Absolutely, especially considering the Paris Agreement in COP 21 in 2015, and the sustainable goals in that agreement. Using those goals as a springboard, we applied for and received a grant from the EUNIC Global in two consecutive years. This year we received 5,000 Euros more from the EUINIC Cluster grant. Thanks to this grant, we can cover the costs of our booth at the fair, 200 square feet, and help the individual designers whose costs are not covered by their sponsoring EUNIC agencies, who have small budgets.
It’s not just about presenting products, but that it is first thinking about available resources to then arrive at esthetically alluring form and objects. This is a very commercial fair, and everyone is focused on aesthetics. We invert the focus—we talk about esthetics through ethics.

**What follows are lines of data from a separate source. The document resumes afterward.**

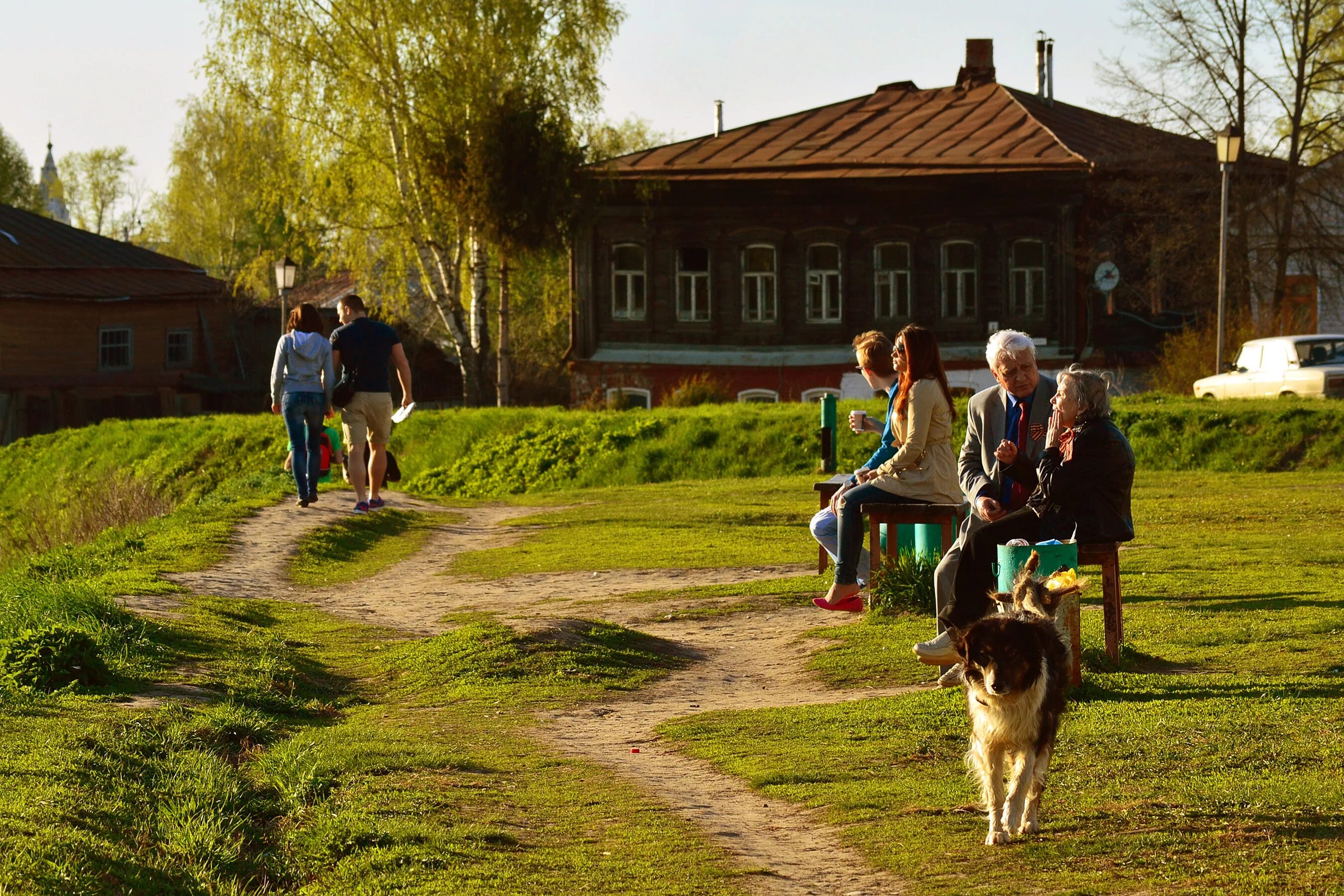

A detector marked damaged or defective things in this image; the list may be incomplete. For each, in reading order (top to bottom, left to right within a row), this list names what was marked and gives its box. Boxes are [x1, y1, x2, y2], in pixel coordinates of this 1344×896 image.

rusty roof [605, 79, 1226, 181]
rusty roof [0, 203, 227, 301]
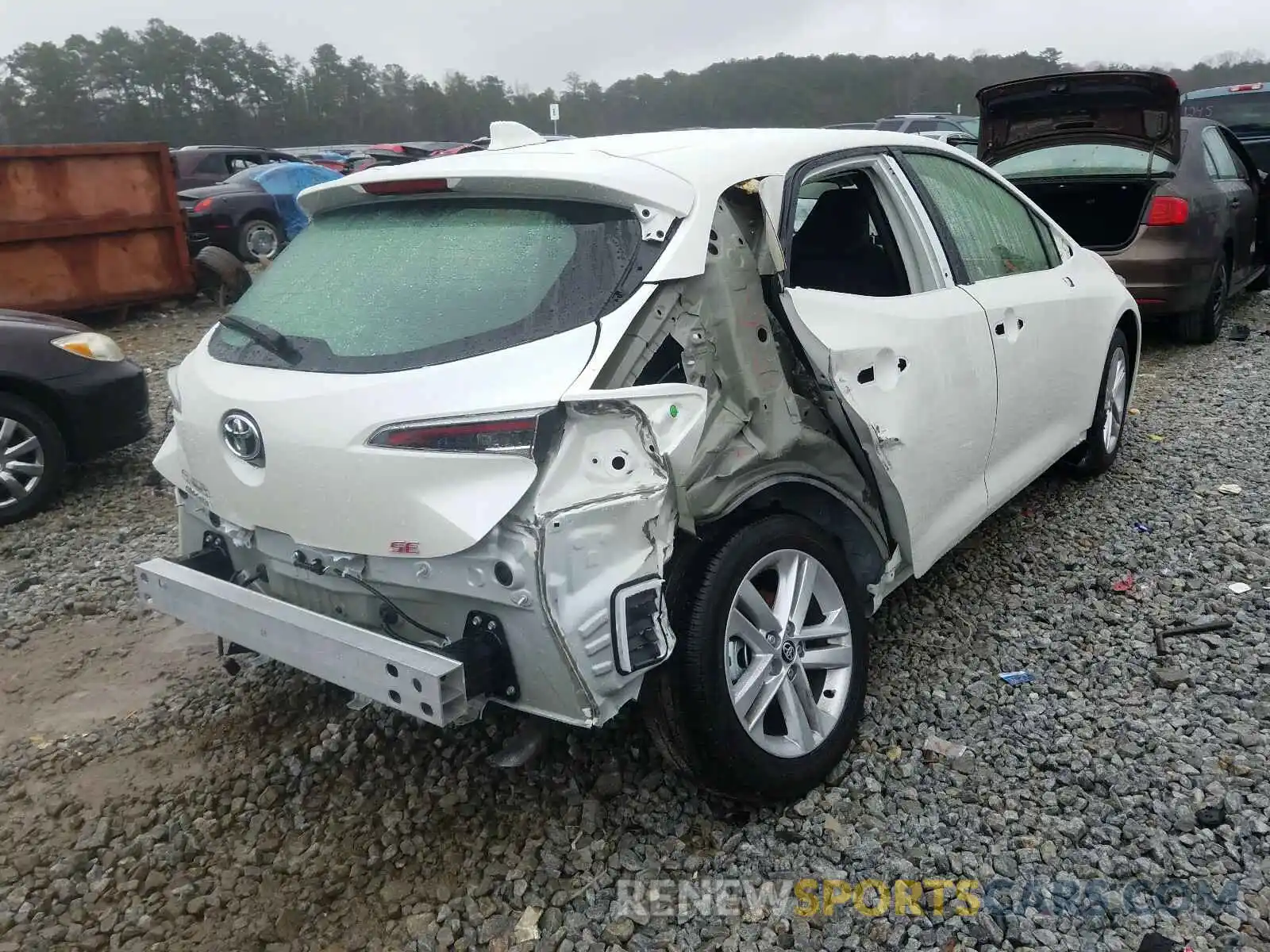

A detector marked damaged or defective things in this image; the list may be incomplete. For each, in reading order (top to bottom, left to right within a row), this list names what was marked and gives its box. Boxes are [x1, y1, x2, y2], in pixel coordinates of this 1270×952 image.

rusty dumpster [0, 141, 195, 314]
exposed bumper reinforcement beam [135, 555, 472, 726]
rear bumper cover missing [135, 555, 472, 726]
damaged rear quarter panel [525, 383, 706, 726]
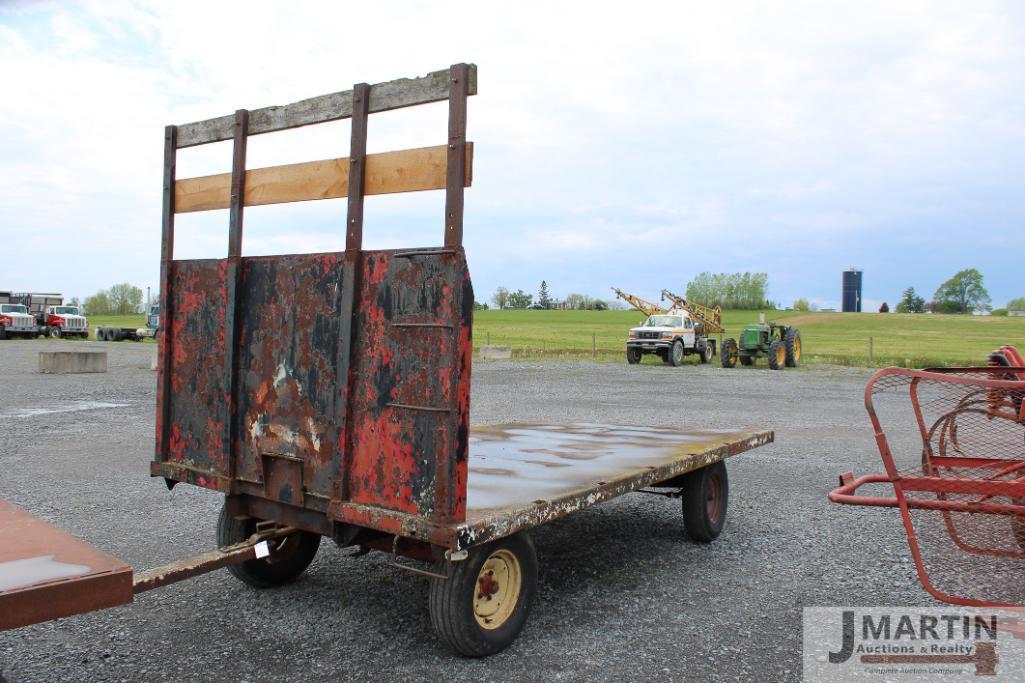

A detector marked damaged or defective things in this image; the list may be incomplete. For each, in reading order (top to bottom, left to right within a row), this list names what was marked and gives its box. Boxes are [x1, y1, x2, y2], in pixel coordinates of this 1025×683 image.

©Studio Plastique (Belgium). Vases from repurposed industrial waste glass. Courtesy of Theresa Bastek.
To give an example, one studio is working with glass waste. Outside of big industrial glass manufacturing plants, there are tons of glass waste. Studio Plastique based in Brussels,Belgium is extracting glassware from ovens, microwaves, and cables, which use a lot of glass. They create objects of common household use, such as vases and glass tiles from the glass they recover from the industrial waste. It Is challenging for large industries to reuse the waste they produce. There are these shortcomings that the big industries have yet to address even with the deadlines coming in 2025 to reduce greenhouse gasses to keep global warming within the 1.5-degree Celsius range. That’s why it is important to bring in young designers, who are much more focused on sustainability and resilience, because these are baked into their thinking.
The focus of ECO Solidarity is human well-being: health, sustainable habitats for humans, infrastructures in which we can safely function and be productive. Out of those ethical concerns, the best ecological solutions can take shape.